Upon approval by the FDA of the GD2-GD3 Vaccine, Y-mAbs Therapeutics, Inc. may be eligible for a Priority Review Voucher (“PRV”), said the company’s December 12, 2019, press release.

This is important news since neuroblastoma is a type of cancer that develops from immature nerve cells found in several areas of the body and most commonly affects children age 5 or younger.

The GD2-GD3 vaccine was originally developed by researchers at Memorial Sloan Kettering (“MSK”), and licensed to MabVax Therapeutics Holdings, Inc., which sublicensed the compound for the treatment of neuroblastoma to Y-mAbs in 2018.

This vaccine in combination with adjuvants can induce patients to produce their own anti-GD2 and anti-GD3 serum titers, with the purpose of preventing subsequent relapse.

The GD2-GD3 Vaccine is being tested in a single-center phase 1 clinical trial with 52 participants at MSK, where children with neuroblastoma, who are in remission, are being treated with seven subcutaneous injections during a year to prevent relapse.
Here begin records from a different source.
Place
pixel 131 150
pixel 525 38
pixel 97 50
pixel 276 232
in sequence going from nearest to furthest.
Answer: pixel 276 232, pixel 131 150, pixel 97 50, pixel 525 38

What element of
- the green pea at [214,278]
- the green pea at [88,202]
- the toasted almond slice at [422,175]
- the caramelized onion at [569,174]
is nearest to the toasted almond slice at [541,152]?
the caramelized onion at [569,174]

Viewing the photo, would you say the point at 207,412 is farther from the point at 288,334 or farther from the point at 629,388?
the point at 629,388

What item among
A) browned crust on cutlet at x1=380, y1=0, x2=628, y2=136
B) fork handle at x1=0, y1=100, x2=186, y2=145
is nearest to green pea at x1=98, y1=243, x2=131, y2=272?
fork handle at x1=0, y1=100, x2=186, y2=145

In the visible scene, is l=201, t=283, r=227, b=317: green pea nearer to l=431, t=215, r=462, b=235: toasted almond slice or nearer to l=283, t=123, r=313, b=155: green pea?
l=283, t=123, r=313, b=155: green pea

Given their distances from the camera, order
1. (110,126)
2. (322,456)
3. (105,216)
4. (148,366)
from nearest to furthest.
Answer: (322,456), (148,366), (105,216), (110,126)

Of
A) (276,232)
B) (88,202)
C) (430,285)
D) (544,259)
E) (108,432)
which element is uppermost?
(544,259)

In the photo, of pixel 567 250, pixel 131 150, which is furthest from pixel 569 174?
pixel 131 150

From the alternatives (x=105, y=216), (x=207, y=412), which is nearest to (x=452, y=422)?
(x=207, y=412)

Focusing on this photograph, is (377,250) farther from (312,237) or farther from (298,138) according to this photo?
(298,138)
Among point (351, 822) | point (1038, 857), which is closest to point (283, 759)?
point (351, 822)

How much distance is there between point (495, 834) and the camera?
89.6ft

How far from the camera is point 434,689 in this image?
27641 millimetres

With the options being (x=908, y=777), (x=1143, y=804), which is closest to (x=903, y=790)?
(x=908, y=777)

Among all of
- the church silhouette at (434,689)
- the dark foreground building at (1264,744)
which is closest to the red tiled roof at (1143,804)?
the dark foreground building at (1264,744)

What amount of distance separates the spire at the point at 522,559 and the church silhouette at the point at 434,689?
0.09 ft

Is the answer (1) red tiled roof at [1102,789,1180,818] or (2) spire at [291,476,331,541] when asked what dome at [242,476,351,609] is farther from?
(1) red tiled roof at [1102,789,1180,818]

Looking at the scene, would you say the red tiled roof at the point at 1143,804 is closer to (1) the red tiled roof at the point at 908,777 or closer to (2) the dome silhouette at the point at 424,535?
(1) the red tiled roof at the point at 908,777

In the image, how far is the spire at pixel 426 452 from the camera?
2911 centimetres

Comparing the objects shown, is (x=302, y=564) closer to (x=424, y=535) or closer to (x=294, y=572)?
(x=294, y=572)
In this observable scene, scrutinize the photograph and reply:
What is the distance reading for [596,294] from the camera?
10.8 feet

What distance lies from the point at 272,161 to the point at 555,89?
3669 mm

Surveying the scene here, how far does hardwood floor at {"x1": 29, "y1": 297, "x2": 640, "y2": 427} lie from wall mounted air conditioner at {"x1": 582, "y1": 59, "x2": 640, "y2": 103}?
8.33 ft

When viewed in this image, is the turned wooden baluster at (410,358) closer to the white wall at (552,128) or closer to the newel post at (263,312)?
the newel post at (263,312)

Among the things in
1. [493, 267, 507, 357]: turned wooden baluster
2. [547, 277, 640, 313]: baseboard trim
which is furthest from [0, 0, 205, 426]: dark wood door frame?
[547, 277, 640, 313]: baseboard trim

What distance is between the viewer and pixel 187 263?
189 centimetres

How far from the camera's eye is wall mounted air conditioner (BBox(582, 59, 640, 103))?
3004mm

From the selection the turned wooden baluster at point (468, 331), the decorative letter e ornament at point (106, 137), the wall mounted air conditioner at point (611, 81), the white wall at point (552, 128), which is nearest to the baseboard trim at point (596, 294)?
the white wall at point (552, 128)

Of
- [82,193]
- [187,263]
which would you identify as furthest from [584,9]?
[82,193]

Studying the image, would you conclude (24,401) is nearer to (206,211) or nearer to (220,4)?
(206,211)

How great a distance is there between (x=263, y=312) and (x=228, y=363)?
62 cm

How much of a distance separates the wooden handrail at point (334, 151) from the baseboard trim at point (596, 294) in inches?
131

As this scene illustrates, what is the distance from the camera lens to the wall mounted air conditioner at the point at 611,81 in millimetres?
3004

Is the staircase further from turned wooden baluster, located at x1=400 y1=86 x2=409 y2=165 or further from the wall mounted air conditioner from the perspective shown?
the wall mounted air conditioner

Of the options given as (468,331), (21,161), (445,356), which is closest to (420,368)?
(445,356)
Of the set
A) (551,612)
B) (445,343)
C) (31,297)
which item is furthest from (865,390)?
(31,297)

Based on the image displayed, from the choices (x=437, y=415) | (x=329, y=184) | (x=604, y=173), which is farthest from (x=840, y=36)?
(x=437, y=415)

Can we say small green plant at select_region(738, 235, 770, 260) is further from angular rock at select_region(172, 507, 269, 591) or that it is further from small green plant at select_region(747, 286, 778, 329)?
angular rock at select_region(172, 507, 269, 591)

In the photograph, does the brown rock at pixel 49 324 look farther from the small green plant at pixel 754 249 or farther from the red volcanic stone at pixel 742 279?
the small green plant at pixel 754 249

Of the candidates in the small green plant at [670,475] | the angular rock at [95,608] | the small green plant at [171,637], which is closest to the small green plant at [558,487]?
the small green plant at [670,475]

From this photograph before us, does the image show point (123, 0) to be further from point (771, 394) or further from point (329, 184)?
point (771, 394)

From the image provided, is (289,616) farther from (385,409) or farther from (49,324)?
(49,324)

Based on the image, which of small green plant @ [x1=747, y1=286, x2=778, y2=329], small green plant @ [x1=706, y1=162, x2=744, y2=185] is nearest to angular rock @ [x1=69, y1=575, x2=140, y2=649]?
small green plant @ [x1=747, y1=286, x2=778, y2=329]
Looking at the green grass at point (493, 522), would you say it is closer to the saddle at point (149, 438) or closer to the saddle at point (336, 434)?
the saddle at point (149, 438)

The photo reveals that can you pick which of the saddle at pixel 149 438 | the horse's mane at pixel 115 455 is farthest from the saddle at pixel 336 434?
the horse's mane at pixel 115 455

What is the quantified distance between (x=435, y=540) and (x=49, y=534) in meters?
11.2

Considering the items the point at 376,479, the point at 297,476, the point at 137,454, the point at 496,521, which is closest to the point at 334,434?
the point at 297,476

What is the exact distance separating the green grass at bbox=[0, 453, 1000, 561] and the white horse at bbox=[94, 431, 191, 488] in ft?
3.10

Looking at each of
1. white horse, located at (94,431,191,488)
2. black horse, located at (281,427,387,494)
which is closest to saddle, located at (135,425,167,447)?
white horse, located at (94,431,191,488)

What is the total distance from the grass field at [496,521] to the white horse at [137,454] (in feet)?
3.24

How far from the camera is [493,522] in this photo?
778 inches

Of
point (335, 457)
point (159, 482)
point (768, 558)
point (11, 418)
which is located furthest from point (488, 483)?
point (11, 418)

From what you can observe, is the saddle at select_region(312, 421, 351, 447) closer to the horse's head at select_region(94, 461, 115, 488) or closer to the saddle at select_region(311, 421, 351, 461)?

Dr. Claus Moller, Chief Executive Officer noted in a press release, “We are committed to bringing the GD2-GD3 Vaccine to children with neuroblastoma, a life-threatening cancer with a clear unmet medical need.”

“We are very pleased with the designation granted by the FDA, and plan to start a multicenter Phase II trial in neuroblastoma in 2020.”

Neuroblastoma most commonly arises in and around the adrenal glands, which have similar origins to nerve cells and sit atop the kidneys, says the Mayo Clinic website.

However, neuroblastoma can also develop in other areas of the abdomen and in the chest, neck and near the spine, where groups of nerve cells exist.

Some forms of neuroblastoma go away on their own, while others may require multiple treatments. Your child's neuroblastoma treatment options will depend on several factors.

The symptoms of neuroblastoma vary depending on what part of the body is affected.

In 2012, the United States Congress effectuated a Rare Pediatric Disease Priority Review Voucher Program to incentivize pharmaceutical sponsors to develop drugs for rare pediatric diseases. A sponsor who obtains approval of a new drug application (“NDA”) or biologics license application (“BLA”) for a rare pediatric disease may be eligible for a PRV, which may be redeemed to obtain priority review for a marketing application by the owner of such PRV. 

In December 2016, the House of Representatives approved the 21st Century Cures Act, which among other initiatives reauthorizes the PRV program for rare pediatric diseases until 2020. 

A drug that receives a Rare Pediatric Disease Designation RPDD before October 1, 2020, continues to be electable for a voucher if the drug is approved before October 1, 2022.

Y-mAbs is a late-stage clinical biopharmaceutical company focused on the development and commercialization of novel, antibody-based and immunotherapeutic products for the treatment of cancer.